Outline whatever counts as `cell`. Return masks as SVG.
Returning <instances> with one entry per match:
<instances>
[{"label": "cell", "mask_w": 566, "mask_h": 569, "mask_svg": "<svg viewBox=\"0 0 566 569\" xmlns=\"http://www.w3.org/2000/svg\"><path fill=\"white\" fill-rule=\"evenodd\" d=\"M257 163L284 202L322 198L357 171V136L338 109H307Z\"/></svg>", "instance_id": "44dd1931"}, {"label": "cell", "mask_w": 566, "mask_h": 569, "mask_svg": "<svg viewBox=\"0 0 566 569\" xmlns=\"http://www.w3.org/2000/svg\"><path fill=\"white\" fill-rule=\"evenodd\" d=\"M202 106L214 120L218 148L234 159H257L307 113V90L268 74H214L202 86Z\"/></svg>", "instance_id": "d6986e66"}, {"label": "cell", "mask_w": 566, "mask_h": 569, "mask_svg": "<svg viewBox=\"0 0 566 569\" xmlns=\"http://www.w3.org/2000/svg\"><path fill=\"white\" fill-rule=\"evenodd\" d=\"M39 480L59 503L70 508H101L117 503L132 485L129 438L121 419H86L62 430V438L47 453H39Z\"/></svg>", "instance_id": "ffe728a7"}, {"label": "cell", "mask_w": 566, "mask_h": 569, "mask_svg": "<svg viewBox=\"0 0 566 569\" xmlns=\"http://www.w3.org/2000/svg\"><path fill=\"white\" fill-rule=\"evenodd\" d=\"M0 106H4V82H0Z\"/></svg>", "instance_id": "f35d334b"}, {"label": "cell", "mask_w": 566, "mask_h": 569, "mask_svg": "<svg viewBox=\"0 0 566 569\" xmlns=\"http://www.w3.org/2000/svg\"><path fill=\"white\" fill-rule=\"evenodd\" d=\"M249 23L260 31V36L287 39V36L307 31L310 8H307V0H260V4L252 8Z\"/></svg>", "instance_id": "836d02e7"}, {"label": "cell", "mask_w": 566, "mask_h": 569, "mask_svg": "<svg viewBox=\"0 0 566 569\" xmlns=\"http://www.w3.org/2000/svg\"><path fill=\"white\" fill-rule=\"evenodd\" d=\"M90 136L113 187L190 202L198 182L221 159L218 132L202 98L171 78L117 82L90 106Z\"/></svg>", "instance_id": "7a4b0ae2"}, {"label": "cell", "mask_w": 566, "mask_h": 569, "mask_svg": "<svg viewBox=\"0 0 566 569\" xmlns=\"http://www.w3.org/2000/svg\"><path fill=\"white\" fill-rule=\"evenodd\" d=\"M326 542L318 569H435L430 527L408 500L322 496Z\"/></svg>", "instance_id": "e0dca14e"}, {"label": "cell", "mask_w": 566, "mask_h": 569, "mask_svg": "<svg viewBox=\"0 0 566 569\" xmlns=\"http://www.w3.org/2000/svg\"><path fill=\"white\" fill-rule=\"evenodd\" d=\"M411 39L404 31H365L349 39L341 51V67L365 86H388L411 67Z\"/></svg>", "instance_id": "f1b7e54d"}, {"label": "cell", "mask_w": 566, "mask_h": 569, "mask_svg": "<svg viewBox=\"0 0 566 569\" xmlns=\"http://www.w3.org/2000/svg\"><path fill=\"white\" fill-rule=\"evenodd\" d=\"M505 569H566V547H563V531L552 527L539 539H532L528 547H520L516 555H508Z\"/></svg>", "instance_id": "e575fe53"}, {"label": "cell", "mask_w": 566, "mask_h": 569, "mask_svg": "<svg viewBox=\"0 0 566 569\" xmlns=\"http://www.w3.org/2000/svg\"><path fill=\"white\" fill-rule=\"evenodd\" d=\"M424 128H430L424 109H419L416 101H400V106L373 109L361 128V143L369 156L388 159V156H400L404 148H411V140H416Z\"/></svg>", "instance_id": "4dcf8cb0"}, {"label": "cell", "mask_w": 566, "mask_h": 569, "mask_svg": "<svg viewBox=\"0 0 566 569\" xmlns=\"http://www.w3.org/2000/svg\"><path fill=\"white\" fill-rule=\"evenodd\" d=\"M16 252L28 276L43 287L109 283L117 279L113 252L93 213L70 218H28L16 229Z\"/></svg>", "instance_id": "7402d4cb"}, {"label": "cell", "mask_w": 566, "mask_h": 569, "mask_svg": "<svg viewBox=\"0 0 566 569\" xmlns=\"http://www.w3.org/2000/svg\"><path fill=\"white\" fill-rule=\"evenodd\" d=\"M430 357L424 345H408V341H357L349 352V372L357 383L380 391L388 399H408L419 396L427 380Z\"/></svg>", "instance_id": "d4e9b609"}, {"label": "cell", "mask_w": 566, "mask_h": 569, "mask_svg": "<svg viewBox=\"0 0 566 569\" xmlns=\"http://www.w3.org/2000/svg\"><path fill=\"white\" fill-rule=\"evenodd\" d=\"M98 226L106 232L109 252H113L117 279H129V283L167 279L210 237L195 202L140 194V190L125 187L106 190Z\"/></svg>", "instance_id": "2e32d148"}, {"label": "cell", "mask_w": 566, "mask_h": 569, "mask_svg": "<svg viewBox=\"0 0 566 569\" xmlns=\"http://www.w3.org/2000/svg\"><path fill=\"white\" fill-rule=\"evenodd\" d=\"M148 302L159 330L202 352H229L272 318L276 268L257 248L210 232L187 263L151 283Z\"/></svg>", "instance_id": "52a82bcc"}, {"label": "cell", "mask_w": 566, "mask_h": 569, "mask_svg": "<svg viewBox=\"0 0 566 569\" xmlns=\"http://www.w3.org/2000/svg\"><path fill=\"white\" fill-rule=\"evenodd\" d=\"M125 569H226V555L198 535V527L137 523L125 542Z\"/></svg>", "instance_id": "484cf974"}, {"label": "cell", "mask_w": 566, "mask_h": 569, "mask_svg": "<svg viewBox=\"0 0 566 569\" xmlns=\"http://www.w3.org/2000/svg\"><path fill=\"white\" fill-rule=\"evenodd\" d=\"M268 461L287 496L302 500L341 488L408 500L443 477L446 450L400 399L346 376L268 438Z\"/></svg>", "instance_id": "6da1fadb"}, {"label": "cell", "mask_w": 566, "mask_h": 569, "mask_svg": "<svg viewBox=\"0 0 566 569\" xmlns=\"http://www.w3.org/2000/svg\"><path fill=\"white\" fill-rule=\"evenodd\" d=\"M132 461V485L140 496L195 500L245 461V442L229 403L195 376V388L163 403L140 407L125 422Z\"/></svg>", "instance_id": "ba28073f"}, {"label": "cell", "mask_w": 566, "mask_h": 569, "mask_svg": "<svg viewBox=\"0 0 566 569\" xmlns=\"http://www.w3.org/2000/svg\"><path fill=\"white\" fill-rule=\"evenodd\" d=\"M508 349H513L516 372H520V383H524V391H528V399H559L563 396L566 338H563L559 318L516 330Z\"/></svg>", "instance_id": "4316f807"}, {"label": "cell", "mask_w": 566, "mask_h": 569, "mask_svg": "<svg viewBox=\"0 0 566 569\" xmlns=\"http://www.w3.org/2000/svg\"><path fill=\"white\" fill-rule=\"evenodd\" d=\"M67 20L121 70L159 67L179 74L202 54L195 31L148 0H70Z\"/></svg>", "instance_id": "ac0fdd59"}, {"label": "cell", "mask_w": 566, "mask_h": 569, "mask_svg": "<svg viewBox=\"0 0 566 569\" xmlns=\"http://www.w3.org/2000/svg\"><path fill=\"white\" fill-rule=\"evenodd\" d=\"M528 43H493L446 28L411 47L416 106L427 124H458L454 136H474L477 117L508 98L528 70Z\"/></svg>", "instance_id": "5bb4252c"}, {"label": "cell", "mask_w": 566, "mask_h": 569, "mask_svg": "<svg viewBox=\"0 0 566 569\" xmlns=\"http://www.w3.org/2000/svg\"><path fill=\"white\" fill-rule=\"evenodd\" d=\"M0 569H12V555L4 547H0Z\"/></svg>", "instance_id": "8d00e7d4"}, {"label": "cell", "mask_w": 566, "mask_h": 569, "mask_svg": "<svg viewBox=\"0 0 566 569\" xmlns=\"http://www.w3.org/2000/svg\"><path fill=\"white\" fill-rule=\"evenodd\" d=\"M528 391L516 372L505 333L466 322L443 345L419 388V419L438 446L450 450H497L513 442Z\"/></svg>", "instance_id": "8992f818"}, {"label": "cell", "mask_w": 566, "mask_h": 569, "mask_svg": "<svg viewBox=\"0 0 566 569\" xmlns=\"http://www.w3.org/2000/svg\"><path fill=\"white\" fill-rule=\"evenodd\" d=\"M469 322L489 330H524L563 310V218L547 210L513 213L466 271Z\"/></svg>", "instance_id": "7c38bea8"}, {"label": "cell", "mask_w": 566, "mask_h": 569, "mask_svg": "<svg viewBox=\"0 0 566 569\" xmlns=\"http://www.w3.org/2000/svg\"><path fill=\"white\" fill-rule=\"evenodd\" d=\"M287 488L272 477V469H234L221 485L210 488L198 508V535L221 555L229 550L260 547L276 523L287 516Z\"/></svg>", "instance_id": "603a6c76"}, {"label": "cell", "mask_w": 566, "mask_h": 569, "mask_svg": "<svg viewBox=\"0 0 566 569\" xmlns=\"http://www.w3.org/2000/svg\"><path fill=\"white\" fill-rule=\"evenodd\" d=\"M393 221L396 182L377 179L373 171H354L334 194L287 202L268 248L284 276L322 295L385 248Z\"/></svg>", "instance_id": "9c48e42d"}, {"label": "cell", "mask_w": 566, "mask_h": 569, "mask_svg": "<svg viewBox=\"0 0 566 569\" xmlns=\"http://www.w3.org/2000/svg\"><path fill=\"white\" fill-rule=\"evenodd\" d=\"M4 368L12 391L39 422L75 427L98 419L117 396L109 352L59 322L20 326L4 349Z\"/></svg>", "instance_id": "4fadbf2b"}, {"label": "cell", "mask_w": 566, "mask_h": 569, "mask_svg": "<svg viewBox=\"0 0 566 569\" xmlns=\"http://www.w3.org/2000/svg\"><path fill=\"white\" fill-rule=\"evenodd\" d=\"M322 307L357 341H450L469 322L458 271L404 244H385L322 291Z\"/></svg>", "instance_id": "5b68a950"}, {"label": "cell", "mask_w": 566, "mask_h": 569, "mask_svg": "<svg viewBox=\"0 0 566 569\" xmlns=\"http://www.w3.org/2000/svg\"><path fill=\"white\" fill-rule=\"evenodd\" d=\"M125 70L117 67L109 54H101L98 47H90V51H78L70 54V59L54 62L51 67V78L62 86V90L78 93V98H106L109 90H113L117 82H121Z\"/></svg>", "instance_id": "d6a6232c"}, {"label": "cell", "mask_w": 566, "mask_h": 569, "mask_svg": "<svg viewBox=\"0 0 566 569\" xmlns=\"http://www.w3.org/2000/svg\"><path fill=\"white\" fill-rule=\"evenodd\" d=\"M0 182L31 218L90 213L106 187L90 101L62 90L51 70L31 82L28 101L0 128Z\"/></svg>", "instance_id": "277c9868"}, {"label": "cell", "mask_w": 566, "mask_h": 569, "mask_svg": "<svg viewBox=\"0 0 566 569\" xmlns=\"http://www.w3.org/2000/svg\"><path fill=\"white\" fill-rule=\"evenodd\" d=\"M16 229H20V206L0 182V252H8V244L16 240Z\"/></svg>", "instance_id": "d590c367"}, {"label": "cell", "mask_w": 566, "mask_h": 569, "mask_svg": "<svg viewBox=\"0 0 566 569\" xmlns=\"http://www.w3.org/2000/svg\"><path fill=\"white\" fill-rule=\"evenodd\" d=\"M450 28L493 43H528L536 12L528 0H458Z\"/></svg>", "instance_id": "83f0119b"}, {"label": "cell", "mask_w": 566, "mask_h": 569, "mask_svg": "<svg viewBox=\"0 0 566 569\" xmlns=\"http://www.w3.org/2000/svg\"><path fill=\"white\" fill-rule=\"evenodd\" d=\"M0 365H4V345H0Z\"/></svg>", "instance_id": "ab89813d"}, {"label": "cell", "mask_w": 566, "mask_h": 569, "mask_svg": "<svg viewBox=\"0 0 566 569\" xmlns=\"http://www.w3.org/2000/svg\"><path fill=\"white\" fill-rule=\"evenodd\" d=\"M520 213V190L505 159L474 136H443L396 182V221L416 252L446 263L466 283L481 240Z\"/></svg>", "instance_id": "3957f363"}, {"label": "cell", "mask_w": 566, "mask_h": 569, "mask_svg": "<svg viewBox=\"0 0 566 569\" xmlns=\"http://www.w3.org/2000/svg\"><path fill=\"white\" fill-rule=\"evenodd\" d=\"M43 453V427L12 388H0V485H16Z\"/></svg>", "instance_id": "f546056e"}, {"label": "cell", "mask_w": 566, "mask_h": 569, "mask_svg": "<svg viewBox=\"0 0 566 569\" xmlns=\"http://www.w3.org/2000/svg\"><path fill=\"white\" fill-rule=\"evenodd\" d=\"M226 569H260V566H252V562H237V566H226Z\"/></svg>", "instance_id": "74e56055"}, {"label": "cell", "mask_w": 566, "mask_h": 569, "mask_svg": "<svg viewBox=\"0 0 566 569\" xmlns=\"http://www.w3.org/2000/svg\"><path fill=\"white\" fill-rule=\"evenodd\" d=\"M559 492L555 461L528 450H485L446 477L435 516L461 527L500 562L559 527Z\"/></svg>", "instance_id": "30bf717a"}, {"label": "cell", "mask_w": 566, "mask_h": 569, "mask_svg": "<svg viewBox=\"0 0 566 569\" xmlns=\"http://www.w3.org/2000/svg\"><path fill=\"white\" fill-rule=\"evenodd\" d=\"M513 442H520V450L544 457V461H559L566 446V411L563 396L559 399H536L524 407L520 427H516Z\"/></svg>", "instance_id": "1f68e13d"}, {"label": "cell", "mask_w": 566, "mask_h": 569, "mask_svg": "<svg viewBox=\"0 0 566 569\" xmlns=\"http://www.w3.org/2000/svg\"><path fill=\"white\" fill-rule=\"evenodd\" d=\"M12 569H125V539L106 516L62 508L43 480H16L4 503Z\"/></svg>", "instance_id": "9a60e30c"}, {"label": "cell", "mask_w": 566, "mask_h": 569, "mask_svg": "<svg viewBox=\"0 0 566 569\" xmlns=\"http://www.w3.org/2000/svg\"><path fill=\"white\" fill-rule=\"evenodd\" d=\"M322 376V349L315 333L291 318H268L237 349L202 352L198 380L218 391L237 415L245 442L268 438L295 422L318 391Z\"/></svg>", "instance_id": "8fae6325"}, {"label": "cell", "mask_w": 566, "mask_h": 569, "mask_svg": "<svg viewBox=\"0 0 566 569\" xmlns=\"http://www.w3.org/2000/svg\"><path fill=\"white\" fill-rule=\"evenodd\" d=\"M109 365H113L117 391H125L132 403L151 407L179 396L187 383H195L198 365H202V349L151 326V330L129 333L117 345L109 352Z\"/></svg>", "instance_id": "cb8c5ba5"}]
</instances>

*REQUIRED TASK*:
Show each line of the listing above that contains the string "instances".

*EXERCISE RESULT*:
Returning <instances> with one entry per match:
<instances>
</instances>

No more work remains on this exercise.